TargetSpace builds on decades of work in personal sensing, behavior forecasting, memory, egocentric vision, digital phenotyping, and personalized agents. Its contribution is the measurement contract that connects them.
Protocol v1.0 · paper v1.2 — pre-pilot proposal. Synthetic harness only. No human-subject results. Landscape reviewed July 2026; public specifications only. Machine-readable sources: sources.json.
TargetSpace enters no empty field. Researchers have modeled routines from phone sensors since Reality Mining logged one hundred people for nine months in 2004–05. Digital phenotyping made individual-level, in-situ measurement a clinical research program. StudentLife tied a term of passive sensing to mental-health and academic outcomes; GLOBEM assembled seven hundred user-years into a benchmark for longitudinal behavior modeling. Ego4D taught models to anticipate actions from first-person video. Memory benchmarks now probe multi-session recall, knowledge updates, and invalidated memories. Products ship pendants, glasses, and copilots that promise persistent context.
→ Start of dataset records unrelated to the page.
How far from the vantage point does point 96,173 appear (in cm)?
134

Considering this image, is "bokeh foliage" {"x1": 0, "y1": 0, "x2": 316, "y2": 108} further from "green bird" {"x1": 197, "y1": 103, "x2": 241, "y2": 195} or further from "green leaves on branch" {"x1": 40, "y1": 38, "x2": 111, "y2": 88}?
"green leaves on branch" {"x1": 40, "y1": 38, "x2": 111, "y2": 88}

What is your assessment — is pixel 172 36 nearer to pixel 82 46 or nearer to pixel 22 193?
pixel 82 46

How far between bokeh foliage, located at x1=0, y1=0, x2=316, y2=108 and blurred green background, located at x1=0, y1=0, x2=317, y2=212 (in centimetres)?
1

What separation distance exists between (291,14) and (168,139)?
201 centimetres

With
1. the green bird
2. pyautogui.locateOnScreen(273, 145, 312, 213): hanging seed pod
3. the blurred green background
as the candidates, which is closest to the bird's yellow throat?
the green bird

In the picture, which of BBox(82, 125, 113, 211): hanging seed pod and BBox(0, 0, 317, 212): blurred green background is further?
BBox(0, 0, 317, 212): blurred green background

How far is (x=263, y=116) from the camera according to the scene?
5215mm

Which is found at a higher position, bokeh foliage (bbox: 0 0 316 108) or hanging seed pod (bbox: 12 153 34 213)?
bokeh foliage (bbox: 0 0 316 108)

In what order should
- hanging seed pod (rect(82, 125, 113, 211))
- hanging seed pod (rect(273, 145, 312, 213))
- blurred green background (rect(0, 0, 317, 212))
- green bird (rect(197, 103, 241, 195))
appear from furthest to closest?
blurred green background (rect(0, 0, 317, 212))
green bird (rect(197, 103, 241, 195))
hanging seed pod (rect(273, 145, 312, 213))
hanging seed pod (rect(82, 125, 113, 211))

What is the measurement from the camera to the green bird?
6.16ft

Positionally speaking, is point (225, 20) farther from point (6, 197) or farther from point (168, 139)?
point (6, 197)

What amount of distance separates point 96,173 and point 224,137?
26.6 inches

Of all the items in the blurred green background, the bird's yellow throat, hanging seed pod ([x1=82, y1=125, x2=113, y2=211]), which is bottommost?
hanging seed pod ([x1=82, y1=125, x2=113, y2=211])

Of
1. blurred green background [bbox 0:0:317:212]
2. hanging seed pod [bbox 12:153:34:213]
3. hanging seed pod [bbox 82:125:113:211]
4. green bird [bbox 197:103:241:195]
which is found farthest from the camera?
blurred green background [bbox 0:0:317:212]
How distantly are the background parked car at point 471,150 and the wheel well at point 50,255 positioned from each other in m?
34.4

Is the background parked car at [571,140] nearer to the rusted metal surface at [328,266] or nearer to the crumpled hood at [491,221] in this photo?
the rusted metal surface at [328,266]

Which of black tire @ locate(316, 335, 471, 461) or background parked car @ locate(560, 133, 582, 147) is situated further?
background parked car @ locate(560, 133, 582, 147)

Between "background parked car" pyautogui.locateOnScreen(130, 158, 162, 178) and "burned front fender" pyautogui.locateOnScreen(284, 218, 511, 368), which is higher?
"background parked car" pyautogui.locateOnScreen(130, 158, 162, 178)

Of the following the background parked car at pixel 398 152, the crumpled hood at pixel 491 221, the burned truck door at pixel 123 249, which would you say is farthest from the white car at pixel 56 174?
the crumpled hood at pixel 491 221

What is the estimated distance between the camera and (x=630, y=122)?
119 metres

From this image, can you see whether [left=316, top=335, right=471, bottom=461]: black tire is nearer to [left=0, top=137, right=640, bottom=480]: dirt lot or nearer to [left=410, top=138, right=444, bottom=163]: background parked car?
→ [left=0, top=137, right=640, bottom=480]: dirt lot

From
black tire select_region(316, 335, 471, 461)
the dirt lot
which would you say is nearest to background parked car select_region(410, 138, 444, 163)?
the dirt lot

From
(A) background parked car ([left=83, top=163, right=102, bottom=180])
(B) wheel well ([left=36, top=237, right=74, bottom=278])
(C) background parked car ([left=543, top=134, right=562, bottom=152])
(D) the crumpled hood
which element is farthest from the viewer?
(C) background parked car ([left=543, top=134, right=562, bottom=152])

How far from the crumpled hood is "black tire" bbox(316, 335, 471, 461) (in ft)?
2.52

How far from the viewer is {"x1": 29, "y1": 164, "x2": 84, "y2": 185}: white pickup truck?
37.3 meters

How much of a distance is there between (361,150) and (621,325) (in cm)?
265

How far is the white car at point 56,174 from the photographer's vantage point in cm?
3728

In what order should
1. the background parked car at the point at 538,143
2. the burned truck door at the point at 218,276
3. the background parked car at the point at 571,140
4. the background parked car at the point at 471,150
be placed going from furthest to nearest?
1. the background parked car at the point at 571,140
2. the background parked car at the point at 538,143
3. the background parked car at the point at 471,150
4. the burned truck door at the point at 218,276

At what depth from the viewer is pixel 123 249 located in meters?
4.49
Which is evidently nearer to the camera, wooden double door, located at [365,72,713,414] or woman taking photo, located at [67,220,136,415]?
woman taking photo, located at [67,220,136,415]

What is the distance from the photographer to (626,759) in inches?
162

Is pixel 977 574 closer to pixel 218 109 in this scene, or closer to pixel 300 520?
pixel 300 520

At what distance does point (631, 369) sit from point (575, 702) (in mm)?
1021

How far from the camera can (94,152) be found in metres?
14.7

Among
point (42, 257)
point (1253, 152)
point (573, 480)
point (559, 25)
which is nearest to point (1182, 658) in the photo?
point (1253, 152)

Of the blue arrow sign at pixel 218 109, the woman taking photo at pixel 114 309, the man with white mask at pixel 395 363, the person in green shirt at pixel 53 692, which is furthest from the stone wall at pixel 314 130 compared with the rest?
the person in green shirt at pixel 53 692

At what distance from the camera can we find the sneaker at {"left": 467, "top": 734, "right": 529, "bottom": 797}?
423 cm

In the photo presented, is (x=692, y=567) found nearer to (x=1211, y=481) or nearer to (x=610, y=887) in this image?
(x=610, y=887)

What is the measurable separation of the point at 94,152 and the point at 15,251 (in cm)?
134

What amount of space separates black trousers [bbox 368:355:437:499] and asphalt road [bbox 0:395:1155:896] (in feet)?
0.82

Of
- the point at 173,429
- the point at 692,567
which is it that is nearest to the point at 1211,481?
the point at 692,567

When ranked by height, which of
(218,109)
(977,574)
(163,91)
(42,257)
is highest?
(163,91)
People have been modeling people, rigorously, for twenty years.
What this review did not identify is a shared public instrument that binds those traditions into one prospective measurement contract: forecasts sealed before outcomes exist, strictly proper scoring, a population prior (R1) and an admitted own-routine baseline (R2), calibration as a validity gate, matched wrong-target permutation as a specificity gate, evidence attribution and disclosed coverage, observation cost as part of the result, and explicit validity for null results. Each element exists somewhere. The conjunction, standardized and auditable, is what TargetSpace proposes — a conclusion based on the public specifications reviewed here, and revisable as the field develops.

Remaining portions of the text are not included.